Below are some records; copy each line in them that contains "crypt".

++++ GIVEN INFORMATION ++++

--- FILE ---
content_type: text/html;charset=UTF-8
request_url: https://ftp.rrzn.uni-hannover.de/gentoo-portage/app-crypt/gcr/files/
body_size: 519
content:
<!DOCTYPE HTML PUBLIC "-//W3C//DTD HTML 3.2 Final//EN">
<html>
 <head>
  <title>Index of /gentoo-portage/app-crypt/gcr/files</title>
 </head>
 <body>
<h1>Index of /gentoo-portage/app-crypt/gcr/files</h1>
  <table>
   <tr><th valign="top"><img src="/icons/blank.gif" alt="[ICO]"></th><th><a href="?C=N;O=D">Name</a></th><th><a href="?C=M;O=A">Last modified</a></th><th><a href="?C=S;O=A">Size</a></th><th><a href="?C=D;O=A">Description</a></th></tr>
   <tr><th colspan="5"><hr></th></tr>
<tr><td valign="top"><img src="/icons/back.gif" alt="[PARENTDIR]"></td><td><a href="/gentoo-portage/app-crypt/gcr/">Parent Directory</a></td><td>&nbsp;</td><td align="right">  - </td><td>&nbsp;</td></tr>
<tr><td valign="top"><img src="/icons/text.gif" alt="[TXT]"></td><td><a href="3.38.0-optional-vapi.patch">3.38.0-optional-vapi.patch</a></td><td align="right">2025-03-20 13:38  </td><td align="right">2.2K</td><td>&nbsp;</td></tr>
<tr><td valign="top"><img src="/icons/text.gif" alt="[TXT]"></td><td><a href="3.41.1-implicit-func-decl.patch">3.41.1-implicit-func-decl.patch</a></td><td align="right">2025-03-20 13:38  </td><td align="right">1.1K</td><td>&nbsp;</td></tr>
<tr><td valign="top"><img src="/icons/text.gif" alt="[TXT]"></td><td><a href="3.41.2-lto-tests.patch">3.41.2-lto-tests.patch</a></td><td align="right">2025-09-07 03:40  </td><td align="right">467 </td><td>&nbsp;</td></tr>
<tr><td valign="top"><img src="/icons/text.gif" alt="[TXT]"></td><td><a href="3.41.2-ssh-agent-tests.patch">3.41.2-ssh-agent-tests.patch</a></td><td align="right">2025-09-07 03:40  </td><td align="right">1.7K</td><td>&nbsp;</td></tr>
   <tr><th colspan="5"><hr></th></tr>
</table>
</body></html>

++++
++++ GIVEN INFORMATION ++++

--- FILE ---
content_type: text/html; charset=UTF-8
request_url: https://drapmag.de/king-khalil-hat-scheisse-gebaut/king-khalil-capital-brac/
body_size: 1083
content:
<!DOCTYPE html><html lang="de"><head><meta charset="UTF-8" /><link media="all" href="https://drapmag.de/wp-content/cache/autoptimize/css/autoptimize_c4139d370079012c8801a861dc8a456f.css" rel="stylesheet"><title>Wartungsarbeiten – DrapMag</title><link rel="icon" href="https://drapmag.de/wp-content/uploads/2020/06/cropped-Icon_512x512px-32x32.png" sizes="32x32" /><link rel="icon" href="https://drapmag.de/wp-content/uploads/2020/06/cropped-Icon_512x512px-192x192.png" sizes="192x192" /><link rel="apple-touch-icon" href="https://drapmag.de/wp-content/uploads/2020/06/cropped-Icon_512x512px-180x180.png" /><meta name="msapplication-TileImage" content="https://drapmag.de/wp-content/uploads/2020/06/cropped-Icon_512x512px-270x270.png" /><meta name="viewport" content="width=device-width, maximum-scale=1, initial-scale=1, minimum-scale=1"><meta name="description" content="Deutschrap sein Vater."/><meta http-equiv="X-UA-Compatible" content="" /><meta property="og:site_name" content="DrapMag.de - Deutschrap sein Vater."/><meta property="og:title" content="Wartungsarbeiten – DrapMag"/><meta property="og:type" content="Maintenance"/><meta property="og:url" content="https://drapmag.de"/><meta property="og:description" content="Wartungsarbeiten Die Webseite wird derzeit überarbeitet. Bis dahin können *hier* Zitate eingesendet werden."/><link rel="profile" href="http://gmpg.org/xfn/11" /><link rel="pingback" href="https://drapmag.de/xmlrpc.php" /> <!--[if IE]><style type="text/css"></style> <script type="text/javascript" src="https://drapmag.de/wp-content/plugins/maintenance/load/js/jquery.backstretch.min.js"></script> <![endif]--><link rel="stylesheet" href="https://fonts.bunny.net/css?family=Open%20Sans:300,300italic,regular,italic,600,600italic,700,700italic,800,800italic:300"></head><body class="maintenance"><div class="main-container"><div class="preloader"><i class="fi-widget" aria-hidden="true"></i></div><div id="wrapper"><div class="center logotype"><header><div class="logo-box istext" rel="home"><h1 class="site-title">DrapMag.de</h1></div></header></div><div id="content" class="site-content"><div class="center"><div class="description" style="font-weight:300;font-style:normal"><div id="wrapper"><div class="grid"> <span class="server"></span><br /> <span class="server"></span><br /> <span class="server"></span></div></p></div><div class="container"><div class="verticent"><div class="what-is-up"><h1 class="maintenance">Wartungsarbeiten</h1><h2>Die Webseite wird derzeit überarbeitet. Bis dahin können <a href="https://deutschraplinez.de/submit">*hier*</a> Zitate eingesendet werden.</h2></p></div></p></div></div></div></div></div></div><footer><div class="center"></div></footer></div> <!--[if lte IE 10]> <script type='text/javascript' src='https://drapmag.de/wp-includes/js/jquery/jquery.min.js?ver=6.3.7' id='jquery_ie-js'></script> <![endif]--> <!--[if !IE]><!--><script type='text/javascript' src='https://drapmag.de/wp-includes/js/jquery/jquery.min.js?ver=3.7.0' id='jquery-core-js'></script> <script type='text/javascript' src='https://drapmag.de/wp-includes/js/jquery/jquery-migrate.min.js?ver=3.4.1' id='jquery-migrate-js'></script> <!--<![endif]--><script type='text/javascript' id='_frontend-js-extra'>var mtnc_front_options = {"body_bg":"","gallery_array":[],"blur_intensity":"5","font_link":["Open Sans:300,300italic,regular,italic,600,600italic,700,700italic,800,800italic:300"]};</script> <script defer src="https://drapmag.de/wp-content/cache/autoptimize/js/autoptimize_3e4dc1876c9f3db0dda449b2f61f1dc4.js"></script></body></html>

++++

RESULT FOR THIS EXERCISE:
request_url: https://ftp.rrzn.uni-hannover.de/gentoo-portage/app-crypt/gcr/files/
  <title>Index of /gentoo-portage/app-crypt/gcr/files</title>
<h1>Index of /gentoo-portage/app-crypt/gcr/files</h1>
<tr><td valign="top"><img src="/icons/back.gif" alt="[PARENTDIR]"></td><td><a href="/gentoo-portage/app-crypt/gcr/">Parent Directory</a></td><td>&nbsp;</td><td align="right">  - </td><td>&nbsp;</td></tr>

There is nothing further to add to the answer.